**SELECTED EXTRACT:**
+ + + + + + +
Spacecraft properties
- Spacecraft: GLONASS No. 747
- Spacecraft type: Uragan-M
- Manufacturer: Reshetnev ISS
- Launch mass: 1,414 kilograms (3,117 lb)
- Dry mass: 250 kg
- Dimensions: 1.3 metres (4 ft 3 in) diameter

Start of mission
- Launch date: April 26, 2013, 05:23 UTC
- Rocket: Soyuz-2-1b/Fregat
- Launch site: Plesetsk 43/4
- Contractor: Russian Aerospace Defence Forces

Orbital parameters
- Reference system: Geocentric
- Regime: Medium Earth orbit
- Semi-major axis: 25,712 kilometres (15,977 mi)
- Eccentricity: 0.0064
- Perigee altitude: 19,169 kilometres (11,911 mi)
- Apogee altitude: 19,499 kilometres (12,116 mi)
- Inclination: 64.74 degrees
- Period: 683.87 minutes

= Kosmos 2485 =

Russian navigation satellite

Kosmos 2485 (Космос 2485 meaning Space 2485) is a Russian military satellite launched in 2013 as part of the GLONASS satellite navigation system.
+ + + + + + +
**STORED DATA:**
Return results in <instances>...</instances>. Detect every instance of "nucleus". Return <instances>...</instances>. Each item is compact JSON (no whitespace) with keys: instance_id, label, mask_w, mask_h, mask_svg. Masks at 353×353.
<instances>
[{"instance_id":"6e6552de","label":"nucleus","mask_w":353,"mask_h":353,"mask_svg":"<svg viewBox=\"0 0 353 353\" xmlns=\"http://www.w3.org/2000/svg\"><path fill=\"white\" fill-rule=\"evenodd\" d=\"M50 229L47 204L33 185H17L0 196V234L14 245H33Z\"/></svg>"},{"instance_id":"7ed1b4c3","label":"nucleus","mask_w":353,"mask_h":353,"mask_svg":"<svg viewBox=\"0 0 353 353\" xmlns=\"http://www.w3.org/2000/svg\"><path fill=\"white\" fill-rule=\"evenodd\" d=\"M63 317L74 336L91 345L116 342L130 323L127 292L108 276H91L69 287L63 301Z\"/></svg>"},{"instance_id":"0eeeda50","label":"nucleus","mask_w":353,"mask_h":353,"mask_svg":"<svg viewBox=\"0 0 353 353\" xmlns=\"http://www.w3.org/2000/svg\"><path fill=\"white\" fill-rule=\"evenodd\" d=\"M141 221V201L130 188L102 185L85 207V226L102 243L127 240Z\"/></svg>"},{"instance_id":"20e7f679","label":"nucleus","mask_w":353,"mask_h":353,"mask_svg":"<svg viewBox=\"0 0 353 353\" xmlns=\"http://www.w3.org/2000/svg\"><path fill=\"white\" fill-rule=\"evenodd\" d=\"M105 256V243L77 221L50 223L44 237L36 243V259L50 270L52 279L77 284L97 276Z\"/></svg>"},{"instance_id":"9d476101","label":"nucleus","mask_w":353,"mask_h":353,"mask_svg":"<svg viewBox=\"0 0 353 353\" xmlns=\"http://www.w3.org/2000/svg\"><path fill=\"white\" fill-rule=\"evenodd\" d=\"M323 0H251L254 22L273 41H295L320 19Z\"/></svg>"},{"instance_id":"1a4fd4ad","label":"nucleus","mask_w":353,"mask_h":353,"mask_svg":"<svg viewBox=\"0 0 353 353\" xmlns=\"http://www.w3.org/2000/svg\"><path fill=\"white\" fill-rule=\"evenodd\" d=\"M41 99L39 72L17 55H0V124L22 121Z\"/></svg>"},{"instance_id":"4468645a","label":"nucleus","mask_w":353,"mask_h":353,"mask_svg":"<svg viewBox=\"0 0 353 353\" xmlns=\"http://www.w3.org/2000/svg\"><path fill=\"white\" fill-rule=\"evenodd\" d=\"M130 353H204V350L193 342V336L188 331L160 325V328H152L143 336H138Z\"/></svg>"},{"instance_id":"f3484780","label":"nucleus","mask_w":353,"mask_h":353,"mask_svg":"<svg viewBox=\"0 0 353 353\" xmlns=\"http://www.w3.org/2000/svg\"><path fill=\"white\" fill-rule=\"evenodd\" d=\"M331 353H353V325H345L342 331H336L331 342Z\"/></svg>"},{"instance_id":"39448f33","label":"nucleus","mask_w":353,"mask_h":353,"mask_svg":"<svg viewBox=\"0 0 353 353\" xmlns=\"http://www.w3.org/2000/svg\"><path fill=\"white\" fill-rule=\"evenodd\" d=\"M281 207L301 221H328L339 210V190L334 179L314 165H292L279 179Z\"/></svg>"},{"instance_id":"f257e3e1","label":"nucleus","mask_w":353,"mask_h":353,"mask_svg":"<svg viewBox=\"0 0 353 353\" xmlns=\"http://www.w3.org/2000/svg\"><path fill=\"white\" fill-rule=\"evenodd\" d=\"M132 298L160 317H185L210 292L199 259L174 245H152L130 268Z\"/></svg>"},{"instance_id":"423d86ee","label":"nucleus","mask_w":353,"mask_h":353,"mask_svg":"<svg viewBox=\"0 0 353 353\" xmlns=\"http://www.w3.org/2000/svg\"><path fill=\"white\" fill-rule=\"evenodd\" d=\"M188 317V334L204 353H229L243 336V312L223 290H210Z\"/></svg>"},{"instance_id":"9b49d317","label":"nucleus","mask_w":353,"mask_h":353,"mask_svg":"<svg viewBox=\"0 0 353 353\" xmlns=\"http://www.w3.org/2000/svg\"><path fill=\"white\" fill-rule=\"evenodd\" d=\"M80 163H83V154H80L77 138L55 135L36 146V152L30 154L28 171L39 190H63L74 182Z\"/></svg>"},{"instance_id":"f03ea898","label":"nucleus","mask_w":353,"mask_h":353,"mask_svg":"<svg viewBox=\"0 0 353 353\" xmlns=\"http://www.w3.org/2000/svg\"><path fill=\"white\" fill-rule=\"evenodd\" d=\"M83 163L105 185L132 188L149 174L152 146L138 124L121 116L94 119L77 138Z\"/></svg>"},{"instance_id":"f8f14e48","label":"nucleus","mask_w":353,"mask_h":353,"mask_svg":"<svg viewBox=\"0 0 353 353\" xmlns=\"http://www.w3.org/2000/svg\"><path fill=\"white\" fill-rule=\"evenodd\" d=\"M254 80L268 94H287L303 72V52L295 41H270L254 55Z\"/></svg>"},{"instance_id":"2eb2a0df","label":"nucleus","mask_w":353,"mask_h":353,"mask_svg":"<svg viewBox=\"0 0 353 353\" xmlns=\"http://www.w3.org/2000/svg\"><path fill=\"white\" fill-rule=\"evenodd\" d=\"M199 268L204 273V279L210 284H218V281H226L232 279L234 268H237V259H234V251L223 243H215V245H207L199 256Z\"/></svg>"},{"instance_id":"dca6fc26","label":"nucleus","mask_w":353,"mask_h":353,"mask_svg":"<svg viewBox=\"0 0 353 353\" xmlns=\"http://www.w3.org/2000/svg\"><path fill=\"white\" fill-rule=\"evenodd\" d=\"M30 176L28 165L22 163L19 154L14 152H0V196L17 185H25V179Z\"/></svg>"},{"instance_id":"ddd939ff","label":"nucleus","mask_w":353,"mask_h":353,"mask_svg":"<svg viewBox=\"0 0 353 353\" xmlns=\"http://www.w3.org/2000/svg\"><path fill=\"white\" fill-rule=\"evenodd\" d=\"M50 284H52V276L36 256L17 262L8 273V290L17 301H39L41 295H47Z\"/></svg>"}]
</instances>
+ + + + + + +
**PROBLEMS TO SOLVE:**
a: Using the Kosmos 2485 text, answer the following:
(i) Which rocket carried the satellite into orbit?
(ii) What is the orbit's inclination?
(iii) Of which satellite navigation system is Kosmos 2485 a part?
b: In the Kosmos 2485 text, shorten the paragraph beginning "Kosmos 2485 (Космос 2485 meaning Space 2485)" into one brief sentence that keeps its main facts.
c: Continue the Kosmos 2485 text from the point where it ends.

**REPLIES:**
a:
(i) Soyuz-2-1b/Fregat
(ii) 64.74 degrees
(iii) GLONASS

b: Kosmos 2485 is a Russian military satellite launched in 2013 for the GLONASS navigation system.

c:
This satellite is a GLONASS-M satellite, also known as Uragan-M, and is numbered Uragan-M No. 747.

Kosmos 2485 was launched from Site 43/4 at Plesetsk Cosmodrome in northern Russia. A Soyuz-2-1b carrier rocket with a Fregat upper stage was used to perform the launch which took place at 05:23 UTC on 26 April 2013. The launch successfully placed the satellite into Medium Earth orbit. It subsequently received its Kosmos designation, and the international designator 2013-019A. The United States Space Command assigned it the Satellite Catalog Number 39155.

The satellite is in orbital plane 1, in orbital slot 2.